■ Stated problem:
Copy out only the span from the line with "Looking closely, which" to the end of the data, both ends kept, word for word.

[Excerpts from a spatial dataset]
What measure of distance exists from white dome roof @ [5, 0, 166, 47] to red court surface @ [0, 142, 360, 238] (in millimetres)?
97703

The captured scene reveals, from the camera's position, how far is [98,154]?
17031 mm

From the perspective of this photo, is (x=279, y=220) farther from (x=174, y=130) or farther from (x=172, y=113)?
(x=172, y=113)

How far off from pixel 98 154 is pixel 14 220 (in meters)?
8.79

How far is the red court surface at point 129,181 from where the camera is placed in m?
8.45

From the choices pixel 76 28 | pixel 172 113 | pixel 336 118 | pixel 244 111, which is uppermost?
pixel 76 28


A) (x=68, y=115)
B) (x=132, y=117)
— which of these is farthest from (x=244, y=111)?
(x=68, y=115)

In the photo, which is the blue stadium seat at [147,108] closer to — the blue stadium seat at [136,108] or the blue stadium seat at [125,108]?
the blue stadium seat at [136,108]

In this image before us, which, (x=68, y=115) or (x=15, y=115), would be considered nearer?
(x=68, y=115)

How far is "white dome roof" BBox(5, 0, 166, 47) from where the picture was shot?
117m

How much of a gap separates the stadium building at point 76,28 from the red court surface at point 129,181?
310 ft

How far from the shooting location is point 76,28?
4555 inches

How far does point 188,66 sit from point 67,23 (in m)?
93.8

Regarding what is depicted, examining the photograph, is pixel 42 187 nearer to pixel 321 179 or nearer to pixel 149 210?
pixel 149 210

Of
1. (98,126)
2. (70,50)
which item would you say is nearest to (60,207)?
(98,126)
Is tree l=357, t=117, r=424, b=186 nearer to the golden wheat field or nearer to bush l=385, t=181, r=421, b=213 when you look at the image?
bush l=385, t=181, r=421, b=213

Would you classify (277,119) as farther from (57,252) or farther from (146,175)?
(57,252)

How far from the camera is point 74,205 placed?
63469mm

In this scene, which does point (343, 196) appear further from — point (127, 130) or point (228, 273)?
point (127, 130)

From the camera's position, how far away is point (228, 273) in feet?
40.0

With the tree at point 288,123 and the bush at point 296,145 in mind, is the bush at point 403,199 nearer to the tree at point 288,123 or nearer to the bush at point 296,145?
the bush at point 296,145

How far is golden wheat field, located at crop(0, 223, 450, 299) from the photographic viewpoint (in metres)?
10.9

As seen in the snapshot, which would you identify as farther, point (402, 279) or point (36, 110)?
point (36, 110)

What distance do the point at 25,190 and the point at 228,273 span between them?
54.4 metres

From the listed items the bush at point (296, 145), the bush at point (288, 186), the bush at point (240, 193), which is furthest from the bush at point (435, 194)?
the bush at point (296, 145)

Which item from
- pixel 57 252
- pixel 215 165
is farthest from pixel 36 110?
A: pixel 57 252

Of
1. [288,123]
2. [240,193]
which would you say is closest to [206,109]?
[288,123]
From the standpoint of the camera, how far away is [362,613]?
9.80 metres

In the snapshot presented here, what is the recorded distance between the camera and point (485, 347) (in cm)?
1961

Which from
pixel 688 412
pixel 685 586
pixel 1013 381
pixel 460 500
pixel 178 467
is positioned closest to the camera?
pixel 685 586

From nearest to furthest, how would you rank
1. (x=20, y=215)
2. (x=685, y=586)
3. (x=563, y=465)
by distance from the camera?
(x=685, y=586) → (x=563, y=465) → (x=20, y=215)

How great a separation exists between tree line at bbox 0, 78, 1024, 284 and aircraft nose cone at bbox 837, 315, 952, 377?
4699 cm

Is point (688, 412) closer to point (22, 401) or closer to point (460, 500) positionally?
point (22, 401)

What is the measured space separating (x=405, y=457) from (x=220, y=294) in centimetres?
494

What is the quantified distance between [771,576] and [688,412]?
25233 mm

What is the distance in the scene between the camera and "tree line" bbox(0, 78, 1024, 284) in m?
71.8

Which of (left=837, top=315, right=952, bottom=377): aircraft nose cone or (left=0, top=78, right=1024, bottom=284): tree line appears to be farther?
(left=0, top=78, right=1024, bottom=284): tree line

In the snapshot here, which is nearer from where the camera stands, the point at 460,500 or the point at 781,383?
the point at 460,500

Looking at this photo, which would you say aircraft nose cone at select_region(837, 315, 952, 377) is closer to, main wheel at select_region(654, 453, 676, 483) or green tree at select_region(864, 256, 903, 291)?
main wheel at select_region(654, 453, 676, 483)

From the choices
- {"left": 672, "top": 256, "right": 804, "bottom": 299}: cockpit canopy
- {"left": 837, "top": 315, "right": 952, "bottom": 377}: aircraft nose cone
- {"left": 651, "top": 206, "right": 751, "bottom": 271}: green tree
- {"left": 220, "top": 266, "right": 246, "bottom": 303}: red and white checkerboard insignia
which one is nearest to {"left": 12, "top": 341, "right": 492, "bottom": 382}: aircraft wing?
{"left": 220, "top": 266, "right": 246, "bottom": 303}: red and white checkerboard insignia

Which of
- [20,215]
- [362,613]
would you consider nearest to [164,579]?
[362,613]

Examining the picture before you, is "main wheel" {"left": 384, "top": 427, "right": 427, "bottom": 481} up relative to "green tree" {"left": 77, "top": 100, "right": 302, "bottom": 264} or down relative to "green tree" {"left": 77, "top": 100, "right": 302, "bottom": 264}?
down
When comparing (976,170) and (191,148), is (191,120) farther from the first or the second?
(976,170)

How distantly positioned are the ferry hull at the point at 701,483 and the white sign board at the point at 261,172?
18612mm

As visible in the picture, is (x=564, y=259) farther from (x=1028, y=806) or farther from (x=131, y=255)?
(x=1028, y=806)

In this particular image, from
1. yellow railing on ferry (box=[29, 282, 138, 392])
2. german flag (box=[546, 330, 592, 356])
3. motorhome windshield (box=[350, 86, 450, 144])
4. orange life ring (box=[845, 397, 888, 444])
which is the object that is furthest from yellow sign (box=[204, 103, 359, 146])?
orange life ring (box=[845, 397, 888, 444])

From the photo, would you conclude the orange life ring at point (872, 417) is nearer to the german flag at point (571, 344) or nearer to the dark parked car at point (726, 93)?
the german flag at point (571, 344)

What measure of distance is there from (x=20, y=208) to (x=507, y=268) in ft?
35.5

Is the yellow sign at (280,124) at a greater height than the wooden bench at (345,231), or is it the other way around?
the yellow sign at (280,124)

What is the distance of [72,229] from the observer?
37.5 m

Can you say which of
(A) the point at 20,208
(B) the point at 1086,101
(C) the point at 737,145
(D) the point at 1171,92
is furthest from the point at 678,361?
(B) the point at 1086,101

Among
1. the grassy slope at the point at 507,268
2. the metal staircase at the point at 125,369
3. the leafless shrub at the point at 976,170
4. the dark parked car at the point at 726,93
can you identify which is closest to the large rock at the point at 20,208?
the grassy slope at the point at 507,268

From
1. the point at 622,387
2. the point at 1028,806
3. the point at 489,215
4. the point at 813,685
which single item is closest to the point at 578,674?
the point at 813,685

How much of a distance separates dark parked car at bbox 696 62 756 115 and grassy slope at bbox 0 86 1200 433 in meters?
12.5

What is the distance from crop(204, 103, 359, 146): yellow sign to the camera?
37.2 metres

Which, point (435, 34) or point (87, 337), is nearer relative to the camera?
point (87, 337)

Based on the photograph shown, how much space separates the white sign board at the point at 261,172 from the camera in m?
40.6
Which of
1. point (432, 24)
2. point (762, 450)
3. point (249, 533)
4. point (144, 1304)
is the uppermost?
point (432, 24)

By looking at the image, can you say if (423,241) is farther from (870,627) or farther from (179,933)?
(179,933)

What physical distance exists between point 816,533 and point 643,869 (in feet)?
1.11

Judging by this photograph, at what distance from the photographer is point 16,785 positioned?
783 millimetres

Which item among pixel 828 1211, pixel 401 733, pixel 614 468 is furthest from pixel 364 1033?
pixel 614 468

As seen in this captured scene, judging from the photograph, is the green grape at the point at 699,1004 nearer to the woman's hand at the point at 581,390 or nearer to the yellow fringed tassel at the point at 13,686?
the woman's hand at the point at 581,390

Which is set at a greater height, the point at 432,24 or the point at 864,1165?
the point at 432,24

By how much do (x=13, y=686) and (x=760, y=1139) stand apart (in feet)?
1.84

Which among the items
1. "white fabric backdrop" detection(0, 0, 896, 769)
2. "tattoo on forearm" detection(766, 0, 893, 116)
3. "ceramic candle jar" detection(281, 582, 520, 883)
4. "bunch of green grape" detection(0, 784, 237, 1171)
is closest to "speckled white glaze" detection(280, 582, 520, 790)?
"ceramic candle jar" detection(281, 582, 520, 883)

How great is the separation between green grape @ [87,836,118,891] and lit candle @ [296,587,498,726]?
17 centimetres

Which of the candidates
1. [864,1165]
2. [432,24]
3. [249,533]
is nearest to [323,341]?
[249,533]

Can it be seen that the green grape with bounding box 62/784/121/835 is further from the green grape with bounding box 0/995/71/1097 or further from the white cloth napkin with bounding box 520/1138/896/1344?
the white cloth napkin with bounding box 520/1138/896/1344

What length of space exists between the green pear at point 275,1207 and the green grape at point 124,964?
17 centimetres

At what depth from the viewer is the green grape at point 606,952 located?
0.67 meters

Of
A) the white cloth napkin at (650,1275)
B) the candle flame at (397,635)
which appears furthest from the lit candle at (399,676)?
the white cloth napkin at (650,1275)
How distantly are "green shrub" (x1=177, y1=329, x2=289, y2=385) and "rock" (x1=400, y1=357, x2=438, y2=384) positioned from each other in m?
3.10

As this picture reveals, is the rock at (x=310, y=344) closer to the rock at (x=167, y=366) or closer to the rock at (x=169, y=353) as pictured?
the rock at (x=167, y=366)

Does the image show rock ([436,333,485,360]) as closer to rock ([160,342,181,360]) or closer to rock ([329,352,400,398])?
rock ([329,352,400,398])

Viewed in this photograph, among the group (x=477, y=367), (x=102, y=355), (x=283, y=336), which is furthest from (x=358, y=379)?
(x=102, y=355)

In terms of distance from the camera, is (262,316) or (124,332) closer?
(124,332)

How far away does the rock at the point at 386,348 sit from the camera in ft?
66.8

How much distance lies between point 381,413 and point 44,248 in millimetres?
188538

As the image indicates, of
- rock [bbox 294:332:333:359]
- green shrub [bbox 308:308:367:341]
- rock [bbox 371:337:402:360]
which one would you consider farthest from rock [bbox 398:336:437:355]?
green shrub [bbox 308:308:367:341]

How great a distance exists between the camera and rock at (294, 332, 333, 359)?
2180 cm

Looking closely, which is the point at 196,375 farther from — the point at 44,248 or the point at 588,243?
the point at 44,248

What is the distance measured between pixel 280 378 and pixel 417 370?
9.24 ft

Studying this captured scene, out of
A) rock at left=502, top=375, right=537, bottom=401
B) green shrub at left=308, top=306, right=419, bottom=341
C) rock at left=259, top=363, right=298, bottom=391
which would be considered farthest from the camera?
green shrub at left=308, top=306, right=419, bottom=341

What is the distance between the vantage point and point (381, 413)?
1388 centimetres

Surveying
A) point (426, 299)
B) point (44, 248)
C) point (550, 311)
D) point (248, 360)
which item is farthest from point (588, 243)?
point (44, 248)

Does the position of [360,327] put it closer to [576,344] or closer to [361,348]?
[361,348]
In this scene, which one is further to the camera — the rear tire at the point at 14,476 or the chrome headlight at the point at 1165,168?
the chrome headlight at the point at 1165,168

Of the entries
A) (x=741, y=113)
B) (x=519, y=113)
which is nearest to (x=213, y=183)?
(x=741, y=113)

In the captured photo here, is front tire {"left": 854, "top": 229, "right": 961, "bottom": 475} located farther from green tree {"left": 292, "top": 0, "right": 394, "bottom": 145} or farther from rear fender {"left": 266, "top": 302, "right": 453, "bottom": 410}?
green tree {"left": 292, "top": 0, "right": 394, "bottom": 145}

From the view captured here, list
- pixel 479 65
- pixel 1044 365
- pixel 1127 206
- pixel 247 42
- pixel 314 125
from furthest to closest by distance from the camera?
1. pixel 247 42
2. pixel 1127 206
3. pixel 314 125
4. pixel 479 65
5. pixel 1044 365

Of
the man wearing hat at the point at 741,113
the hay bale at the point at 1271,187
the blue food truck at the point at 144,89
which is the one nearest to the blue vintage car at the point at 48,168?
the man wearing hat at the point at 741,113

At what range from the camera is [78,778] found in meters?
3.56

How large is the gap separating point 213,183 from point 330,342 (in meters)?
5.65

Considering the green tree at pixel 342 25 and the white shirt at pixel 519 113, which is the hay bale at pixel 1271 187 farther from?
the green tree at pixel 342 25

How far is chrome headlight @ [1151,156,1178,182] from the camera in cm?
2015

■ Task result:
Looking closely, which is the point at 196,375 farther from — the point at 44,248 or the point at 588,243?
the point at 44,248

What is the distance measured between pixel 280 378 and pixel 417 370?
9.24 ft

Studying this captured scene, out of
A) rock at left=502, top=375, right=537, bottom=401
B) green shrub at left=308, top=306, right=419, bottom=341
C) rock at left=259, top=363, right=298, bottom=391
which would be considered farthest from the camera?
green shrub at left=308, top=306, right=419, bottom=341

What is the distance between the vantage point and point (381, 413)?
1388 centimetres

Surveying
A) point (426, 299)
B) point (44, 248)
C) point (550, 311)
D) point (248, 360)
which item is farthest from point (588, 243)?
point (44, 248)

Does the position of [360,327] put it closer to [576,344] or closer to [361,348]?
[361,348]
In this scene, which one is further to the camera — the rear tire at the point at 14,476 or the chrome headlight at the point at 1165,168?
the chrome headlight at the point at 1165,168

Of the entries
A) (x=741, y=113)
B) (x=519, y=113)
which is nearest to (x=213, y=183)?
(x=741, y=113)

In the captured photo here, is front tire {"left": 854, "top": 229, "right": 961, "bottom": 475} located farther from green tree {"left": 292, "top": 0, "right": 394, "bottom": 145} or farther from rear fender {"left": 266, "top": 302, "right": 453, "bottom": 410}?
green tree {"left": 292, "top": 0, "right": 394, "bottom": 145}

From the view captured here, list
- pixel 479 65
- pixel 1044 365
- pixel 1127 206
- pixel 247 42
- pixel 314 125
from furthest to closest by distance from the camera?
1. pixel 247 42
2. pixel 1127 206
3. pixel 314 125
4. pixel 479 65
5. pixel 1044 365

Of
the man wearing hat at the point at 741,113
the hay bale at the point at 1271,187
the blue food truck at the point at 144,89
which is the one nearest to the blue vintage car at the point at 48,168?
the man wearing hat at the point at 741,113

At what range from the camera is [78,778] found in meters?
3.56

How large is the gap separating point 213,183 from point 330,342 (in meters)?
5.65

Considering the green tree at pixel 342 25 and the white shirt at pixel 519 113, which is the hay bale at pixel 1271 187 farther from?
the green tree at pixel 342 25

How far is chrome headlight @ [1151,156,1178,182] from the camera in cm?
2015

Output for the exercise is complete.